Fin dalle prime ore, le missioni riguarderanno quasi esclusivamente la ricerca di punti di interesse, il raggiungimento di determinate aree o il recupero di oggetti. Proprio quest’ultima componente diventa presto preponderante. Sussiste infatti una quantità molto elevata di consumabili recuperabili dai nemici e dall’ambientazione. Questi sono indispensabili non solo per migliorare il proprio accampamento ma anche per craftare e/o migliorare equipaggiamento. Il risultato, spesso e volentieri, è quello di fetch quest travestite da necessarie spedizioni alla ridondante ricerca di materiali. La ripetitività purtroppo subentra presto. Non depongono poi a favore di Eternal Strands gli ammiccamenti alla ciclicità di design (artistici e ludici) a titoli ben lontani da un action RPG. Se pad alla mano avrete alcuni echi da Fortnite, beh, non possiamo contraddirvi purtroppo.

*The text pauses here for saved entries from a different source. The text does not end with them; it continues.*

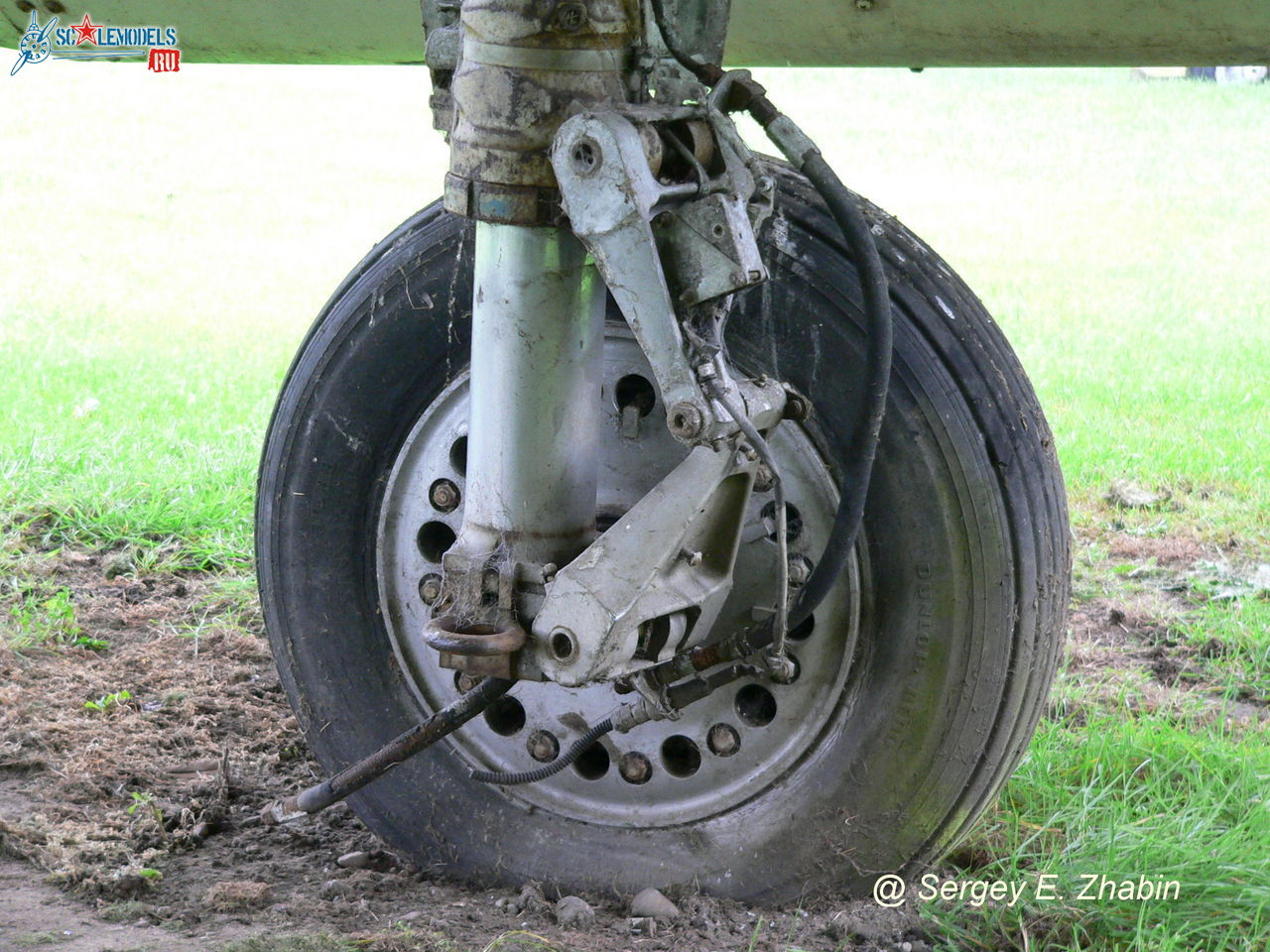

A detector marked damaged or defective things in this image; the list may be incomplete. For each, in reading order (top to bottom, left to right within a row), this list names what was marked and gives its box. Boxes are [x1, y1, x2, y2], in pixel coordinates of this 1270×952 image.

corroded bolt [554, 1, 586, 31]
corroded bolt [665, 404, 705, 438]
corroded bolt [432, 479, 461, 518]
corroded bolt [419, 573, 444, 604]
corroded bolt [528, 736, 564, 767]
corroded bolt [710, 721, 741, 762]
corroded bolt [617, 756, 650, 786]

La carenza di un adeguatamente eterogeneo quest design viene a sua volta alimentato dalla modestia del sistema di combattimento nelle sue componenti fondamentali. Il Mantello è potente, ma di base Eternal Strands ci mette in mano spade, scudi, archi e chi più ne ha più ne metta. Ciascuna di esse presuppone un approccio diverso agli scontri, spingendo il giocatore a scegliere sempre l’opzione più efficace. Peccato però che gli scontri corpo a corpo siano perlopiù mediocri. Pattern banali di attacco, nemici fastidiosi fin dalle prime ore (perché le lucertole invisibili… perchè?), un lock-on che talvolta evidenzia la carenza di fluidità della telecamera. Chiariamoci, funziona tutto. Però la differenza tra la cura riposta nella realizzazione delle magie stride di fronte al lavoro poco più che sufficiente fatto sul resto del sistema di combattimento (per quanto residuale, ma pur sempre fondante).

Commento finale
Eternal Strands segna il gradito ritorno sulle scene videoludiche per Mike Laidlaw. Un action RPG che attinge dalle migliori lezioni di game design di The Legend of Zelda: Breath of the Wild e Shadow of the Colossus per creare un’avventura interattiva a più livelli, tanto galvanizzante nelle premesse quanto soddisfacente nella realizzazione. Purtroppo non si tratta di un progetto impeccabile, a partire da una direzione artistica eccessivamente derivativa passando per un quest design ripetitivo ed un sistema di combattimento acerbo nei fondamentali. Ad ogni buon conto, è impossibile non salutare con un plauso l’ambizioso progetto di Yellow Brick Games che ha il merito incontrovertibile ed indiscutibile di voler osare qualcosa di più rispetto alla maggioranza delle produzioni dello stesso genere. E non è cosa da poco, tutt’altro.